(Stored dataset items)
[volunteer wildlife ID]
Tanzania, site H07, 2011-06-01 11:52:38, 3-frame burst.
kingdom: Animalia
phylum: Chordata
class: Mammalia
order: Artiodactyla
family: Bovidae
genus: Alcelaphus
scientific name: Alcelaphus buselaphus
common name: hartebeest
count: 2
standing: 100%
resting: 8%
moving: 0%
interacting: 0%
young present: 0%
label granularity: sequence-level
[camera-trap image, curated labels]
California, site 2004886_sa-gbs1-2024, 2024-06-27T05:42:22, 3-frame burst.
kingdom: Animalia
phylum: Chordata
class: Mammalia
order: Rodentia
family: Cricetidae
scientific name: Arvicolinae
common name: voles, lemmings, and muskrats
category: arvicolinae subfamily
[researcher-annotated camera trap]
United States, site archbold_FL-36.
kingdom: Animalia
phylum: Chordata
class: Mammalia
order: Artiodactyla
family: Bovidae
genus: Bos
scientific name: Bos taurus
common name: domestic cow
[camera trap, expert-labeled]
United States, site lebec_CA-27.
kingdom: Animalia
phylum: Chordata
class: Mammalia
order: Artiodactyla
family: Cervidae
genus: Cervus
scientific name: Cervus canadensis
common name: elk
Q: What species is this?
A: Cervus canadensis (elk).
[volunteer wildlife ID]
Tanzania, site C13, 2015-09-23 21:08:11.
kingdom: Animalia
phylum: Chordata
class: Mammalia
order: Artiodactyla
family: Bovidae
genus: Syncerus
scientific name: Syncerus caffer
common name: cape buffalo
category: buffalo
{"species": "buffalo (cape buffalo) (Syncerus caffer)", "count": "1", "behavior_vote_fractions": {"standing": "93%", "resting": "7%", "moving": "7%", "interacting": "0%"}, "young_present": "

- _Try it_: From the data, pick out every line that includes "caffer".

- _Problem solution_:
scientific name: Syncerus caffer
{"species": "buffalo (cape buffalo) (Syncerus caffer)", "count": "1", "behavior_vote_fractions": {"standing": "93%", "resting": "7%", "moving": "7%", "interacting": "0%"}, "young_present": "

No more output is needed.